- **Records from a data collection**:

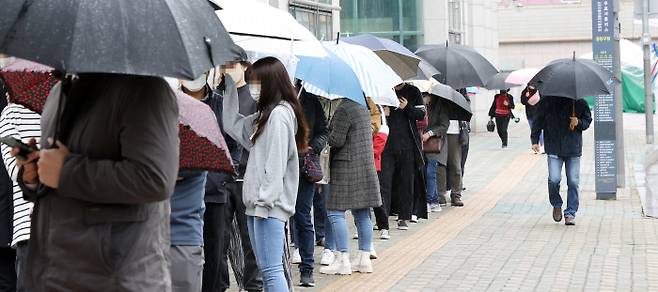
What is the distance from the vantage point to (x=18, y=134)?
18.2 feet

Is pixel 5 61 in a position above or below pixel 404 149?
above

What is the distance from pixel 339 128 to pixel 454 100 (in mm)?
5064

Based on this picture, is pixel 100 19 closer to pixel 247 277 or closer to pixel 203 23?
pixel 203 23

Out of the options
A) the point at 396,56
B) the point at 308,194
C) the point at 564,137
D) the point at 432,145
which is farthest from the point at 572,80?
the point at 308,194

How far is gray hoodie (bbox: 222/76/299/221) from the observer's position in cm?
704

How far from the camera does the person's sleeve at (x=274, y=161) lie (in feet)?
23.1

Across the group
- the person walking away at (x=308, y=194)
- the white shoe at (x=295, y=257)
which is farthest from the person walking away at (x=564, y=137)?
the person walking away at (x=308, y=194)

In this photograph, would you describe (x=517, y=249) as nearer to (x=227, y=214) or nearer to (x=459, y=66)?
(x=227, y=214)

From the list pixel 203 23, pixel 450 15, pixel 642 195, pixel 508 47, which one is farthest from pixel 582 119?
pixel 508 47

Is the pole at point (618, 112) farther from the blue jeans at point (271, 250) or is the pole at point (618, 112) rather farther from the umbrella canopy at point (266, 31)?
the blue jeans at point (271, 250)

- **Task description**:
Copy out every line of the records above word for word, omitting the pictures.

- **Answer below**:
What is the distance from the vantage point to (x=18, y=134)?
18.2 feet

Is pixel 5 61 in a position above or below pixel 404 149?
above

What is the distance from pixel 339 128 to pixel 454 100 (in mm)?
5064

Based on this picture, is pixel 100 19 closer to pixel 247 277 or closer to pixel 203 23?
pixel 203 23

Out of the options
A) the point at 396,56
B) the point at 308,194
C) the point at 564,137
D) the point at 432,145
which is farthest from the point at 572,80?
the point at 308,194

How far is gray hoodie (bbox: 222/76/299/221) from the observer's position in cm?
704

How far from the camera does the person's sleeve at (x=274, y=161) lie (in feet)?
23.1

Across the group
- the person walking away at (x=308, y=194)
- the white shoe at (x=295, y=257)
which is farthest from the person walking away at (x=564, y=137)?
the person walking away at (x=308, y=194)

In this photograph, would you describe (x=517, y=249) as nearer to (x=227, y=214) or nearer to (x=459, y=66)?
(x=227, y=214)

From the list pixel 203 23, pixel 450 15, pixel 642 195, pixel 508 47, which one is farthest from pixel 582 119?
pixel 508 47

Is the pole at point (618, 112) farther from the blue jeans at point (271, 250) or is the pole at point (618, 112) rather farther from the umbrella canopy at point (266, 31)?
the blue jeans at point (271, 250)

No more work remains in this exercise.